The Securities and Exchange Commission charged Geoffrey H. Lunn, Darlene A. Bishop and Vincent G. Curry for allegedly making false and misleading statements to investors in connection with a $5.77 million investment scheme and Lunn for misappropriation of funds and for allegedly operating a fictitious financial services company, Dresdner Financial, purportedly located in Chicago, Illinois.
The SEC specifically alleged that from February 2010 through February 2011, Lunn, Bishop and Curry acquired $5.77 million from over 70 domestic and international investors with Lunn soliciting investments by falsely stating he was Vice President of Dresdner Financial.
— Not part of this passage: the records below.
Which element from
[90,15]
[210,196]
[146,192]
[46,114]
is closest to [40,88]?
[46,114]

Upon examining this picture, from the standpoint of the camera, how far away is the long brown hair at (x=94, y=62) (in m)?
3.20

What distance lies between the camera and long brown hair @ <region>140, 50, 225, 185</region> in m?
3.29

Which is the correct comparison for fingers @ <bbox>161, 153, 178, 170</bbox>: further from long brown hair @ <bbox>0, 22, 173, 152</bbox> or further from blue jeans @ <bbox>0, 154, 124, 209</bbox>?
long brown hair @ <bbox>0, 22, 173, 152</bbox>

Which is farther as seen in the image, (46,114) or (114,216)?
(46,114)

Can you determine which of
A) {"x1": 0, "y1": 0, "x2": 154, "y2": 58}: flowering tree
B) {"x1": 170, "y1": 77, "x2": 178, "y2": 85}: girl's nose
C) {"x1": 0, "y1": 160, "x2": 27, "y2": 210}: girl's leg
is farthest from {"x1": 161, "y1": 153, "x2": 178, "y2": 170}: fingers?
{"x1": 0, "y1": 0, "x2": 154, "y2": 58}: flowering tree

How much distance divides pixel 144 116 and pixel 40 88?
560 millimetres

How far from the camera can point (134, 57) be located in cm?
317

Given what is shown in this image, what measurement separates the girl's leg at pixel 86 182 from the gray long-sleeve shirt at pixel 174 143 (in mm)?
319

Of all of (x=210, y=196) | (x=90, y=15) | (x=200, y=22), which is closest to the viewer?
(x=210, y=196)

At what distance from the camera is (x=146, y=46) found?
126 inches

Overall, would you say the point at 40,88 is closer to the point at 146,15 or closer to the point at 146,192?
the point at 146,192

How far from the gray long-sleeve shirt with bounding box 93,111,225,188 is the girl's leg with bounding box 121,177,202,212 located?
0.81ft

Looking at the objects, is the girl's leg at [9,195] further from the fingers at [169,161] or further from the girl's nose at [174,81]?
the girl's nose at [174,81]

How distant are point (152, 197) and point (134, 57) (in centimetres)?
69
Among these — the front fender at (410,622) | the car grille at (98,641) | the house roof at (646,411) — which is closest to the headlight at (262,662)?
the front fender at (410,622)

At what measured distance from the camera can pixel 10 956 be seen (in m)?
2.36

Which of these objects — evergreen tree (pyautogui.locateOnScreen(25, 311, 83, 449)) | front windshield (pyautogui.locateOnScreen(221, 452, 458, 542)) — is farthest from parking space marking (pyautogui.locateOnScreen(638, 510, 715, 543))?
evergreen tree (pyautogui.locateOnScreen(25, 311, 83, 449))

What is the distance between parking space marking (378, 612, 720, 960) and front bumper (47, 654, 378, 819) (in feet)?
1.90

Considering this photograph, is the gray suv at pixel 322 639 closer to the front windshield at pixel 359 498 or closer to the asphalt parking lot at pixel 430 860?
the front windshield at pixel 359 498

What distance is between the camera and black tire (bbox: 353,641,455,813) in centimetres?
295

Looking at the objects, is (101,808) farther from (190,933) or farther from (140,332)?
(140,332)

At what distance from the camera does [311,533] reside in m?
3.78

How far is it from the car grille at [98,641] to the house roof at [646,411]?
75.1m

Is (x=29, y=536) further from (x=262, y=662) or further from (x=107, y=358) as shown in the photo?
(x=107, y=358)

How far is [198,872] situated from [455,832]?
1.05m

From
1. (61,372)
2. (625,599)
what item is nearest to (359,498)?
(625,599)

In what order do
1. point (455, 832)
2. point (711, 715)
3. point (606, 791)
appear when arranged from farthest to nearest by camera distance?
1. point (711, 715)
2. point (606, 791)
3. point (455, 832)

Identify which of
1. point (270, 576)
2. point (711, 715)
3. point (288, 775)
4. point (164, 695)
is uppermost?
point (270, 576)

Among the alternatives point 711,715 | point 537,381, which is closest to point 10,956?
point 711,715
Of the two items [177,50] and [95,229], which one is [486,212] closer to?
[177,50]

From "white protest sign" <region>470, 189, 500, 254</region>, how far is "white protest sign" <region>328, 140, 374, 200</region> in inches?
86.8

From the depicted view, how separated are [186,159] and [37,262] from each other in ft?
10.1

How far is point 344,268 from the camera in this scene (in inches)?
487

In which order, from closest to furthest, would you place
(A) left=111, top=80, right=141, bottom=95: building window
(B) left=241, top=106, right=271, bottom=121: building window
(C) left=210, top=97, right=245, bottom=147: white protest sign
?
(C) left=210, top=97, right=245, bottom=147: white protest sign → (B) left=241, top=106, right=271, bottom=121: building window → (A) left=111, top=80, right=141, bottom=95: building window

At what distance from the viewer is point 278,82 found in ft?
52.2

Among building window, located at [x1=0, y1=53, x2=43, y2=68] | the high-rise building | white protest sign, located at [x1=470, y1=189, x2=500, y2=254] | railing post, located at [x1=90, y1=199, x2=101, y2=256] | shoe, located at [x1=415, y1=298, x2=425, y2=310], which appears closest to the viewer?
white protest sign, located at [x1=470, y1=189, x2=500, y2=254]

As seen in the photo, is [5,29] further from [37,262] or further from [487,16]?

The SEC claimed that as evidence of this "elaborate Hoax," Lunn additionally portrayed the fictitious Dresdner Financial as a company with connections to Dresdner Bank, a legitimate German bank.
The complaint alleged that the defendants promised investors a 100% guaranteed rate of return with the potential for greater earnings. For instance, the fake Dresdner .44 Magnum Leveraged Financing Program would allegedly pay out $2 million just two weeks after receipt of a $44,000 investment. After the specified time period had passed without a $2 million return, as promised, the defendants allegedly claimed the delays were due to various holds placed by banks or the government.
The SEC determined that instead of investing the funds as promised, Lunn made cash withdrawals, at one point claiming to have withdrawn $1 million-worth of investments to pay "Robert Perello," a one-eyed man who supposedly founded Dresden Financial.
Lunn, according to the SEC withdrew another $3 million to pay for marketers—including Bishop and Curry—as well as Las Vegas call girls and to one investor in a Ponzi scheme-like payment. Lunn claimed he paid the Vegas women at least $848,500 so they could achieve "a better type of life."
Though according to the SEC, Lunn admitted in sworn testimony that the scheme "was a con, basically," and conceded he did not invest funds as promised and did not return funds to non-favored investors, Lunn allegedly stated that "Robert Perello" had forced Lunn's involvement in the scheme and allegedly threatened to kill Lunn's family if he did not comply.
Lunn also testified as to the reason behind the name of the Dresdner leveraged financing program, saying: "when people found out they’d been ripped off, they would buy a .44 Magnum and shoot themselves in the head."
To date, the SEC has not located nor identified any individuals matching Perello's description.